Reproduce the data below word for word, setting aside any picture it holds.

- - -

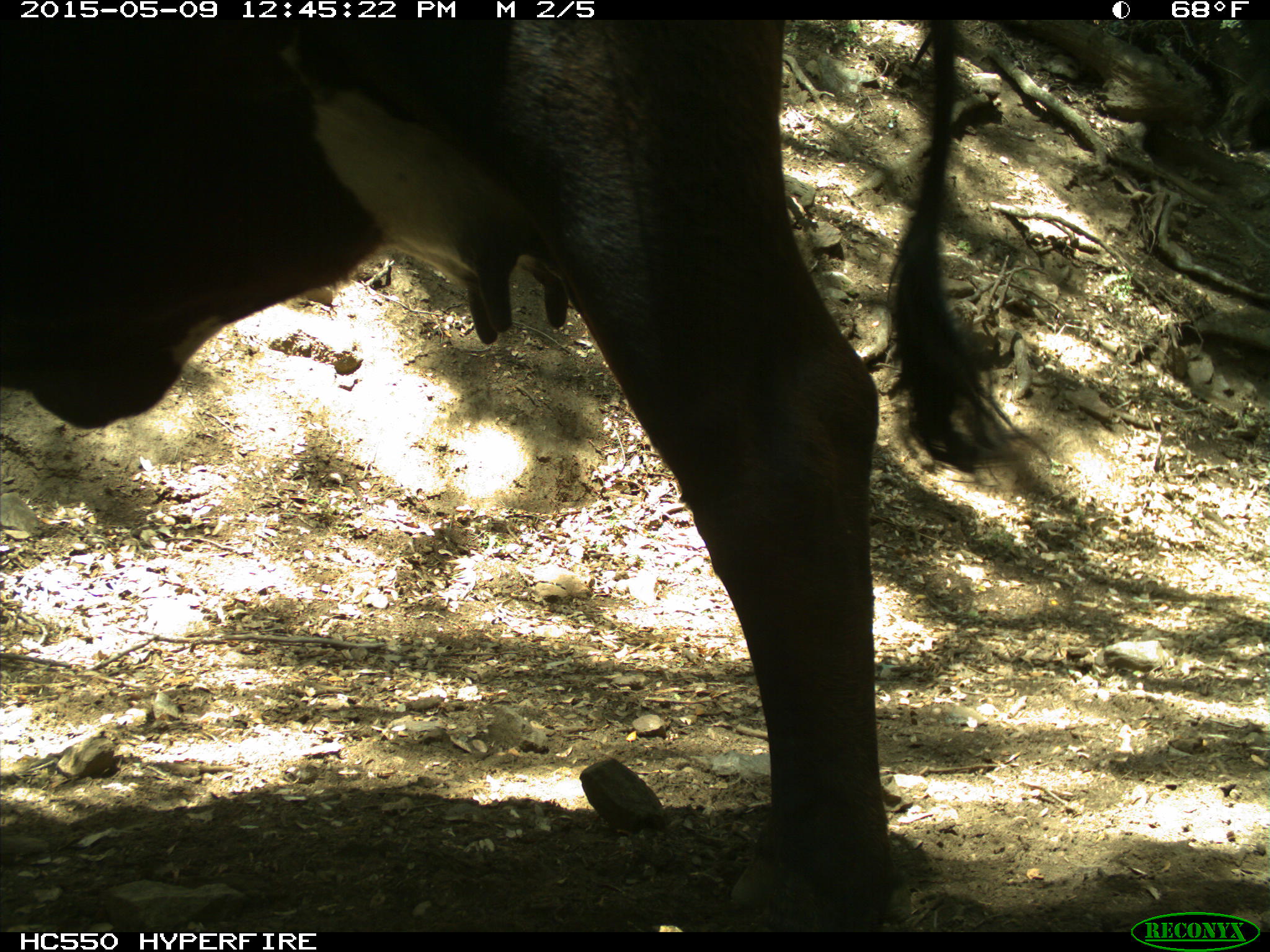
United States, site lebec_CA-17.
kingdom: Animalia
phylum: Chordata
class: Mammalia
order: Artiodactyla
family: Bovidae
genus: Bos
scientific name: Bos taurus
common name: domestic cow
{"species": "Bos taurus (domestic cow)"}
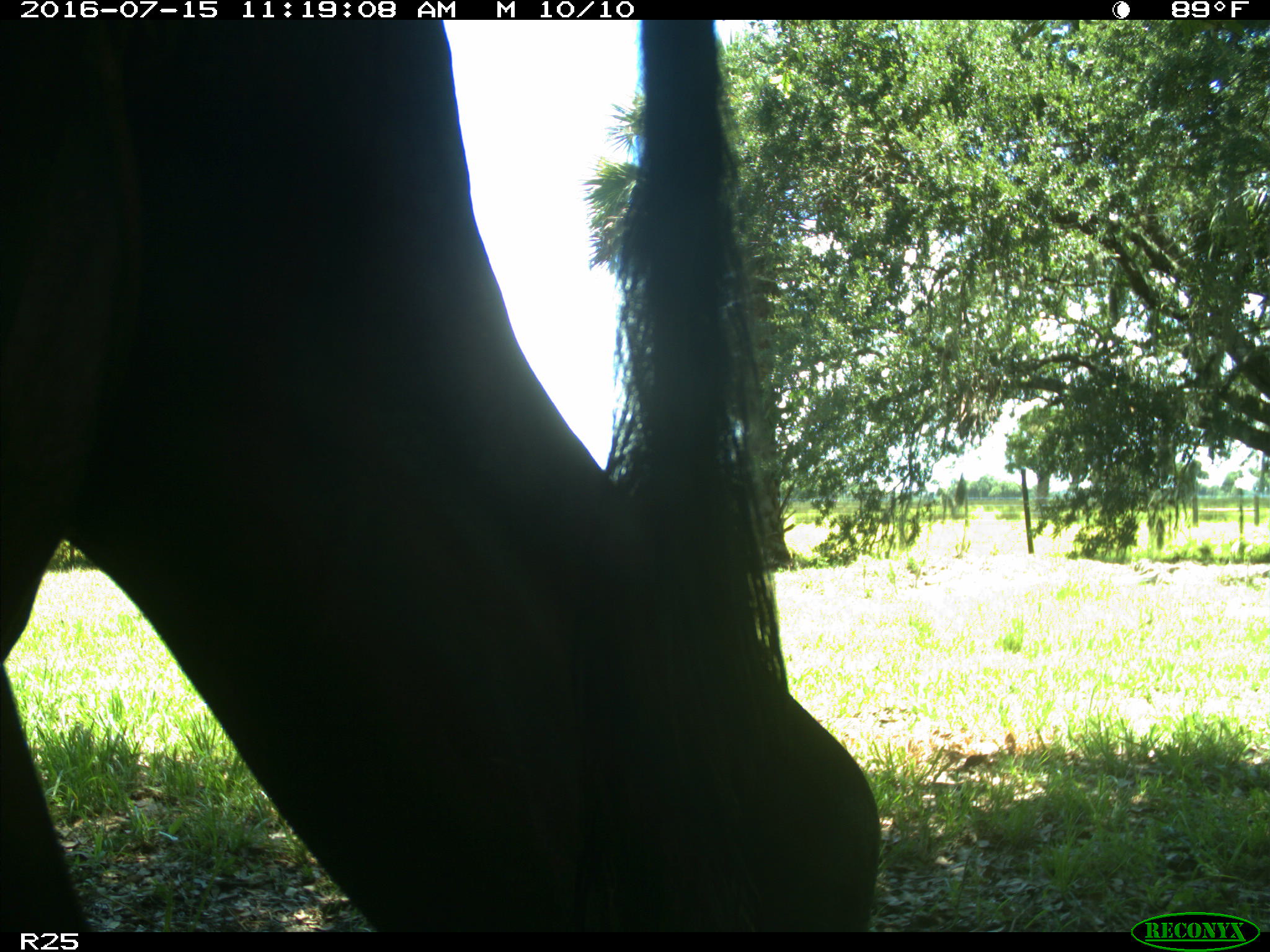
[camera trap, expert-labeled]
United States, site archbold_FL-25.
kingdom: Animalia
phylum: Chordata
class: Mammalia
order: Artiodactyla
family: Bovidae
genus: Bos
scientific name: Bos taurus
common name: domestic cow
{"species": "Bos taurus (domestic cow)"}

- - -

| Exercise result |
United States, site lebec_CA-17.
kingdom: Animalia
phylum: Chordata
class: Mammalia
order: Artiodactyla
family: Bovidae
genus: Bos
scientific name: Bos taurus
common name: domestic cow
{"species": "Bos taurus (domestic cow)"}
[camera trap, expert-labeled]
United States, site archbold_FL-25.
kingdom: Animalia
phylum: Chordata
class: Mammalia
order: Artiodactyla
family: Bovidae
genus: Bos
scientific name: Bos taurus
common name: domestic cow
{"species": "Bos taurus (domestic cow)"}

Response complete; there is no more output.